|Home | About | Journals | Submit | Contact Us | Français|
Changes in biochemical and histologic parameters related to nonalcoholic steatohepatitis (NASH) in placebo-treated patients may provide an insight into natural history and help in defining treatment endpoints in NASH. The aim of our study was to assess the biochemical and histologic changes seen in the placebo-arm of the randomized-placebo-controlled trials in adult patients with NASH.
Medline was searched (through May 2008) for studies published in the English language.

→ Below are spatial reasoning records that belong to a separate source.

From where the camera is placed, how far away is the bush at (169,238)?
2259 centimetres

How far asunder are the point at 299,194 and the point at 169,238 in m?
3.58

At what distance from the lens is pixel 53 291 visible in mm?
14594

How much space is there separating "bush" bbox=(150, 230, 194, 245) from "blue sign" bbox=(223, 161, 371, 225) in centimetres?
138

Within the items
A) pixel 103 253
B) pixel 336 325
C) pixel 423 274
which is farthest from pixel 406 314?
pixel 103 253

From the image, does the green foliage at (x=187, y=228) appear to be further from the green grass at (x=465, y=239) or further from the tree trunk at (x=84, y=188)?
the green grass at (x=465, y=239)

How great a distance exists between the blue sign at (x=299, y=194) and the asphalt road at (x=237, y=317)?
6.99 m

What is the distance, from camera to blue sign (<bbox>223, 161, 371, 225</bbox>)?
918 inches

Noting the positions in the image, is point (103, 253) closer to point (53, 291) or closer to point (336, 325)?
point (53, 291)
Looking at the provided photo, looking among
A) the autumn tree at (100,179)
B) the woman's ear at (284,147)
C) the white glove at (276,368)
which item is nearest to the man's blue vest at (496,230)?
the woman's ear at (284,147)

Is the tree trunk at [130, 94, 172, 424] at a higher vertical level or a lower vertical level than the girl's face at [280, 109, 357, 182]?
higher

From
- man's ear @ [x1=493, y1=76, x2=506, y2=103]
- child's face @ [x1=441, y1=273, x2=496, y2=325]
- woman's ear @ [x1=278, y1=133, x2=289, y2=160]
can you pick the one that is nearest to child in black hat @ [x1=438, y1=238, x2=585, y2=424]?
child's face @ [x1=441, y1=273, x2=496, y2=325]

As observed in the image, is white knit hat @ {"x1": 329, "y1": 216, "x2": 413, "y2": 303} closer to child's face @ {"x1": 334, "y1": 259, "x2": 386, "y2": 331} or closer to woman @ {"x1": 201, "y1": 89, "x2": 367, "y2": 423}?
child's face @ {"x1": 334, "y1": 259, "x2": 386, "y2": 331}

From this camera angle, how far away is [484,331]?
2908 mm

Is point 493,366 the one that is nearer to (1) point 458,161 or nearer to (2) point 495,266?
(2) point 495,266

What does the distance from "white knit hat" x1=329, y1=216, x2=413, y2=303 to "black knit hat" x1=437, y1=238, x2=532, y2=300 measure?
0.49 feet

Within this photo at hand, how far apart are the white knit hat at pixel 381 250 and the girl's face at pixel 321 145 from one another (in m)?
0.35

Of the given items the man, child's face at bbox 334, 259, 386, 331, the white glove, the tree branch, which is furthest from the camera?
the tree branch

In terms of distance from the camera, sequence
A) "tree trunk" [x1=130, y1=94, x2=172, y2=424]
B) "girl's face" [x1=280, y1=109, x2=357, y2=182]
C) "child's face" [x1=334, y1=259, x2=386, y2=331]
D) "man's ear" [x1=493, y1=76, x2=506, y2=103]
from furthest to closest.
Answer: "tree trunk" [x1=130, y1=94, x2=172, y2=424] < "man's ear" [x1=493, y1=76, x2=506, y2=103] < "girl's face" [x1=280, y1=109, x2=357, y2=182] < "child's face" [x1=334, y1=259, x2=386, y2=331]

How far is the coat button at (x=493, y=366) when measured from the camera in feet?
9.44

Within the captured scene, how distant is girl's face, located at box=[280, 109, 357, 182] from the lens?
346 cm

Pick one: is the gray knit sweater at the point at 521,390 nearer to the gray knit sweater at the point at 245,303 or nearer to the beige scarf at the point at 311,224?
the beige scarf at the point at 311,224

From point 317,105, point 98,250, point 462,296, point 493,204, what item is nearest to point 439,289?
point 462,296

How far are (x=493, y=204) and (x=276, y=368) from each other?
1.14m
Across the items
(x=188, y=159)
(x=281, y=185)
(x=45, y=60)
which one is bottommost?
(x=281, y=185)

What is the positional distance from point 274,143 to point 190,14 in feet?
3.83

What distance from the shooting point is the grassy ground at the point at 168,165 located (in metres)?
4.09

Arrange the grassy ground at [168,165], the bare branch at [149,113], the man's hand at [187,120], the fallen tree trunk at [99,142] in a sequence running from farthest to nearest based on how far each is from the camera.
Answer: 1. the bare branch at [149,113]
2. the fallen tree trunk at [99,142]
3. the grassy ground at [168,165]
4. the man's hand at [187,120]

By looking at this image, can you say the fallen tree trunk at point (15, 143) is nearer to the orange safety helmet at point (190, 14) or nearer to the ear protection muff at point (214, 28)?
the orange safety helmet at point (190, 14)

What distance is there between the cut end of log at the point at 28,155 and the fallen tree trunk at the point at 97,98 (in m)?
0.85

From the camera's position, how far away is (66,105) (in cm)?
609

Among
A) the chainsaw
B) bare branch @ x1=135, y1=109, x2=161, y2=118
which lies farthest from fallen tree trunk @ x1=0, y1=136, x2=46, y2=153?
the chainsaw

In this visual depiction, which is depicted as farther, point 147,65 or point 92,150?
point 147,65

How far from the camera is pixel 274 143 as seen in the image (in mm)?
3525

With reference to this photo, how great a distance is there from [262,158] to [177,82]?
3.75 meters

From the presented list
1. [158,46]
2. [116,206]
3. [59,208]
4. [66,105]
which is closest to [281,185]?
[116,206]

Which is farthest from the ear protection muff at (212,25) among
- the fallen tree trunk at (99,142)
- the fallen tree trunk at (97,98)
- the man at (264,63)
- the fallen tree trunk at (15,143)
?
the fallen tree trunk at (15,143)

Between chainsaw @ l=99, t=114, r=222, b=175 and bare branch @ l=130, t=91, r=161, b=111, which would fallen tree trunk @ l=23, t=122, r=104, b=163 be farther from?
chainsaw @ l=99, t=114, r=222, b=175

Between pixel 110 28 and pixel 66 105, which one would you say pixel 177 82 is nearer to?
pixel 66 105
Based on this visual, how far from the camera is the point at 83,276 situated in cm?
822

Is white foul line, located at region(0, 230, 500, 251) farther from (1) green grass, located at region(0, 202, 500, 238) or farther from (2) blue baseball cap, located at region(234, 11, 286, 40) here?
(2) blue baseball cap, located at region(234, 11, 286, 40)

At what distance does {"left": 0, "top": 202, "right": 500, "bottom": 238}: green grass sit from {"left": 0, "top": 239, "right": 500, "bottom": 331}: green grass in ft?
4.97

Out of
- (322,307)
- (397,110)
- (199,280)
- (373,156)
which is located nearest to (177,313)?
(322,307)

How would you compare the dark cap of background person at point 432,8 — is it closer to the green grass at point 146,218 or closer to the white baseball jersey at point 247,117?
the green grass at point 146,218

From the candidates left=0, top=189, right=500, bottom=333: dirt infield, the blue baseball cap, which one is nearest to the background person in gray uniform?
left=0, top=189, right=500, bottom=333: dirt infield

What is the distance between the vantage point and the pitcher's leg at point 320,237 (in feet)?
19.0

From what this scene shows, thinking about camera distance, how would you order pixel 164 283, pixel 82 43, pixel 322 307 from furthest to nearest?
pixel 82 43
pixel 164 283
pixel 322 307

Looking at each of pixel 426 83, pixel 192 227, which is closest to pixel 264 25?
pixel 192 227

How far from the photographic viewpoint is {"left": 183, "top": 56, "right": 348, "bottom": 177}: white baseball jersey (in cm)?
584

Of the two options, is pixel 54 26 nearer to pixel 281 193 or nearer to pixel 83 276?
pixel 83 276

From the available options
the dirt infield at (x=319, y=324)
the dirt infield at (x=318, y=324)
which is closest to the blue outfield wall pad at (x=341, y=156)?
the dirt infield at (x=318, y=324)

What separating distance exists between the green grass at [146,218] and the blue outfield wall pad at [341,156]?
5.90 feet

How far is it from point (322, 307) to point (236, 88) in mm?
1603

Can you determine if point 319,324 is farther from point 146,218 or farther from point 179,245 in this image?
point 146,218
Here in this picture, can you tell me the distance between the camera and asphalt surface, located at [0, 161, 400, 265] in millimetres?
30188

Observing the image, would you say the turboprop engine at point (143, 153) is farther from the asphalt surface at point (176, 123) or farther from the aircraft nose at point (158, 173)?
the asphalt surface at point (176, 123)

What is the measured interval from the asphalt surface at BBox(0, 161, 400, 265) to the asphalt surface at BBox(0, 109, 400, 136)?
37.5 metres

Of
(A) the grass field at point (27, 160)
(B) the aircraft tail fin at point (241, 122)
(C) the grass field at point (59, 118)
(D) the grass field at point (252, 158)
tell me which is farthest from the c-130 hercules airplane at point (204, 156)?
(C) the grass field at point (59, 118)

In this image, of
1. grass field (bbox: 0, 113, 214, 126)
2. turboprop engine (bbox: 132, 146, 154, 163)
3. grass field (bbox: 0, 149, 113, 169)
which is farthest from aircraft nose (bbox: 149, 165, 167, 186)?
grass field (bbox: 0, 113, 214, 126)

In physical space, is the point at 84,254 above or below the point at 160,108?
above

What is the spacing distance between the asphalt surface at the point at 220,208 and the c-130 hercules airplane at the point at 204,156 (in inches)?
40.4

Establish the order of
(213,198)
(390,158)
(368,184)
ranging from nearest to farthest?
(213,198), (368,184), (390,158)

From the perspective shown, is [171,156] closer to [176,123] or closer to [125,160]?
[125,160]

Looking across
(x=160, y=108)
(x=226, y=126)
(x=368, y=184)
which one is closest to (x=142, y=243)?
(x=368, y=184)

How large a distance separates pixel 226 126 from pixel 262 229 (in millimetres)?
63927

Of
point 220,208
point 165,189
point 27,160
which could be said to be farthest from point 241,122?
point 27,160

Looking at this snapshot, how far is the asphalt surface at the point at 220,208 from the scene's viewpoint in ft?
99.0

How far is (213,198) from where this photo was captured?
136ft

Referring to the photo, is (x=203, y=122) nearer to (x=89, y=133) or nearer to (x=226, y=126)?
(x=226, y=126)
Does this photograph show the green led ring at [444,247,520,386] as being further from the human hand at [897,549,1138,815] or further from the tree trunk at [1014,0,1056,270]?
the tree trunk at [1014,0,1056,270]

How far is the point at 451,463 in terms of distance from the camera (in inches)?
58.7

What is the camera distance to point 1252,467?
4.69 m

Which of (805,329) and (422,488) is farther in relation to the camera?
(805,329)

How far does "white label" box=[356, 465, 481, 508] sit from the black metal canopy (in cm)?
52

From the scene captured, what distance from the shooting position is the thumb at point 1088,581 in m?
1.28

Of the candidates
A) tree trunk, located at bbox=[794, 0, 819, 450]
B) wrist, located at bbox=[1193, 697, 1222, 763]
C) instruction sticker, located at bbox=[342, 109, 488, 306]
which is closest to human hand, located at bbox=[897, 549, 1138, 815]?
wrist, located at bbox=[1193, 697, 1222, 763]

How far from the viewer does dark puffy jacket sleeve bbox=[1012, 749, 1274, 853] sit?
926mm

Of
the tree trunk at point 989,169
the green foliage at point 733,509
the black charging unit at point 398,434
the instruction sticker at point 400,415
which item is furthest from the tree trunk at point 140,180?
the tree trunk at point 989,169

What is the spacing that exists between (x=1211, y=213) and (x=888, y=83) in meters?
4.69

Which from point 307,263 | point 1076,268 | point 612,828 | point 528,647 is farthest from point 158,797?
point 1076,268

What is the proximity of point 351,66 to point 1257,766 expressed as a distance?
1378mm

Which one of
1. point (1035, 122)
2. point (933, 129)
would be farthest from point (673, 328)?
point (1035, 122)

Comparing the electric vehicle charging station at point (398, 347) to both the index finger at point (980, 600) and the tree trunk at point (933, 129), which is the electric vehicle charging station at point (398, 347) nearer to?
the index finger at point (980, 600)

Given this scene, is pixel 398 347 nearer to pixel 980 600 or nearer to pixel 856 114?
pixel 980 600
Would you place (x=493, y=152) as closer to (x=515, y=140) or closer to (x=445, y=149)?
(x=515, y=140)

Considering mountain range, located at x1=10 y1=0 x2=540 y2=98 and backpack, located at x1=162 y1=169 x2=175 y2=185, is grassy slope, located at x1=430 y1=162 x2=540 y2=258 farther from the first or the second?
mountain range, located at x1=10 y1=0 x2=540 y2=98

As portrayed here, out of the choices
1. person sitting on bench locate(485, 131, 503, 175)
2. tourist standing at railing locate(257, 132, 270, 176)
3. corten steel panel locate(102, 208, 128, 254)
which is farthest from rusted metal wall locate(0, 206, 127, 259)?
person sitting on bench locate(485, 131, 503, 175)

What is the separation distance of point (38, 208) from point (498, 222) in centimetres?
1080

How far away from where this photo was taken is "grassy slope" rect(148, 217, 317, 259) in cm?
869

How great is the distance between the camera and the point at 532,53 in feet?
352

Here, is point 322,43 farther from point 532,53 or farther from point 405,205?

Randomized, placebo-controlled trials of at least 6-month duration in patients with NASH that provided biochemical and/or histologic data of placebo-arm.
One investigator performed literature search and data extraction. Two investigators independently confirmed that the studies met pre-specified criteria. Pooled estimates of biochemical and histologic parameters associated with NASH were calculated.
Five randomized-controlled trials met the predefined criteria and included 162 placebo-treated and 189 active-treatment patients. Mean serum alanine (ALT) and aspartate (AST) aminotransferase decrease on placebo. 1-point improvement in steatosis, ballooning degeneration, lobular inflammation, NASH fibrosis and combined inflammation scores is seen in 31%, 15%, 33%, 22% and 32% of patients, respectively. 2-point improvement in NASH histologic scores is rarely seen.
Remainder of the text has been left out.